Apparently, 61% of businesses with up to 50 employees allow the use of personal devices for work purposes, and 15% plan on implementing this policy in the following period. This statistic alone puts small businesses ahead of all organizations currently considering BYOD policy. Once again, we have to reflect on security issues in this field alone. Small businesses are equally subjected to risk of having their data stolen or breached, due to negligence, failure of comprehensive implementation of policy, or from a third party breach as well.

While 75% of mobile users in the SMB category agree that their device is of critical importance to their work, 92% of them confirmed that they store at least some of the company data on that same personal device. Almost a third of small business owners believe that this poses no threat to their company in any way, but the latest PwC and McAfee reports suggest otherwise. It seems that 90% of SMB’s don’t use any form of protection against cybercrime. Although this fact undoubtedly distinguishes SMB as a favorite choice of hackers, 80% of breaches occur due to employee negligence and misbehavior.

While the heads of companies believe that they should implement a stronger security measures regarding apps, encryptions and devices in general, the main problem remains unaddressed. Very few companies are actually devoted to the training of their employees, and this human factor is the greatest safety risk of the BYOD policy. In fact, 56% of enterprises also treat devices as the main cause of security breaches, instead of implementing a user-centric approach to this matter. As an alternative to searching for an appropriate balance between security and productivity, SMB owners should concentrate on one aspect in particular – collaboration.

Out of 790 IT professionals surveyed, 65% reported that their companies apply some level of limitations regarding file-sharing applications between employees.
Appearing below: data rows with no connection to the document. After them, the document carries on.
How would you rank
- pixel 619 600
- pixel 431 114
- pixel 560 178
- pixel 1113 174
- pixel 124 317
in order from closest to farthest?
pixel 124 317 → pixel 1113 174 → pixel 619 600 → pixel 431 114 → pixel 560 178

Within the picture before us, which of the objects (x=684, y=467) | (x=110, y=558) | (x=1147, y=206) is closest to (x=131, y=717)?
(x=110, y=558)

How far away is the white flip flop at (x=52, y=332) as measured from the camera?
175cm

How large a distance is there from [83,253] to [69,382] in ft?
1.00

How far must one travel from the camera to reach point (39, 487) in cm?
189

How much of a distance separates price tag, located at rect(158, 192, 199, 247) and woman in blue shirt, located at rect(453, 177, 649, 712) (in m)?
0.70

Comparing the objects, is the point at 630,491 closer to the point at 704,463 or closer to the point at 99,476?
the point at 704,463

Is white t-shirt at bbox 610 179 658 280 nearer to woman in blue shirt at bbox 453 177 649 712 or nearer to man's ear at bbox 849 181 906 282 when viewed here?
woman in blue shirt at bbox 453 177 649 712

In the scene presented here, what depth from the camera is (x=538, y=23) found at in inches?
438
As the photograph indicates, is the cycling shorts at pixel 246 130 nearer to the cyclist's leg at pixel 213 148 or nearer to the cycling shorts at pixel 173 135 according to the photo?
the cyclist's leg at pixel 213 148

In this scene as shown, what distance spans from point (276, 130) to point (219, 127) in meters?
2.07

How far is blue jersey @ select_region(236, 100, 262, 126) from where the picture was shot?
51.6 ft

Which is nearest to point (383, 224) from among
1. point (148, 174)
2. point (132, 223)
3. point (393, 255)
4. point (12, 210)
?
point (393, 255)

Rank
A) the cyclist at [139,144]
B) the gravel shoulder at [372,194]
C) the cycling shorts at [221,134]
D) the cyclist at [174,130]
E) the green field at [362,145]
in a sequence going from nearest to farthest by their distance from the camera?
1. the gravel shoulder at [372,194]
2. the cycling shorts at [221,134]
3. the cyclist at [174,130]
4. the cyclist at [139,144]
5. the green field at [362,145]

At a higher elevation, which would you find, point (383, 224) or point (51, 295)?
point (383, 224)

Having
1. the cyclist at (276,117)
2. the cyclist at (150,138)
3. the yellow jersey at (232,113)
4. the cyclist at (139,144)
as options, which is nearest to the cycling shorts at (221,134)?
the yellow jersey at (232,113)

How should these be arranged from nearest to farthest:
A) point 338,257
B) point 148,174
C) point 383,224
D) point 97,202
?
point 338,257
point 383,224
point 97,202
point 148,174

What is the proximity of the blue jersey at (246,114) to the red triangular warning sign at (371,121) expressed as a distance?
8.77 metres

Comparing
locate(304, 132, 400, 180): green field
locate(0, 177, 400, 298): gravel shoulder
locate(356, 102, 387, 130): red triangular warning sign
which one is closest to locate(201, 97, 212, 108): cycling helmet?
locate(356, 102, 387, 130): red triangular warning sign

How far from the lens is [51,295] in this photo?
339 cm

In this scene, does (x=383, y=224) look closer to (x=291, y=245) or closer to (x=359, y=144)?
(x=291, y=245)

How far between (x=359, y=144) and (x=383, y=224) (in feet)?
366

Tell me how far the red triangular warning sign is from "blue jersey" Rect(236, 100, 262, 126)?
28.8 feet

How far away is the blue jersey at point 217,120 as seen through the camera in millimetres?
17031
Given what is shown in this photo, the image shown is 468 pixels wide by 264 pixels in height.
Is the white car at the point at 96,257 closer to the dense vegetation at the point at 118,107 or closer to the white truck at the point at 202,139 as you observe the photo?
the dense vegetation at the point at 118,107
Although this approach showed no improvement whatsoever, and security breaches are multiplying by year, the dreadful figure of $100,000 cost of a mobile security incident in average motivates SMB owners to try everything that they possibly can to make devices safer. 38% reported that they are blocking certain websites as well. The question of users themselves still remains disregarded.

Certain cloud vendors even offer a service of constant monitoring of a company’s workflow, but still there are very few efforts to familiarize the employee with the platforms and possible risk. The majority of collaborative applications, like Google for Work tools, have a real-time editing option with a comprehensive record of alterations and users responsible for the same. Google even helps companies to make the switch to their platforms, not just monetarily, but also in terms of training.

In Google Apps Learning Center, both business owners and their employees can be taught how to use all available applications and possibly find out more options that could improve their work. The question of security is highly regarded as well. Here you can find out how to organize your workforce more effectively, inform them about safety measures and how to honor them, and you can also learn how to protect your data in general. Collaborative platforms and activities such as training of this sort could serve as a possible solution. It will increase the awareness of this issue if nothing else, and that is the important part – education of employees and making them aware of the responsibility to their colleagues and to their company.

The implementation of BYOD policy has certainly found its place in the hearts, and the hands, of our employees, and it is evident that it is here to stay. As a productive tool it has become instantly indispensable, and the majority agrees that revoking these measures wouldn’t make sense at this point. However, when we are discussing security, our main focus should be shifted and concentrated on user-centric approach instead of investing in complex solutions that produce very little results. Once again, your workers will have to work on collaboration and teamwork to ensure your company’s advancement.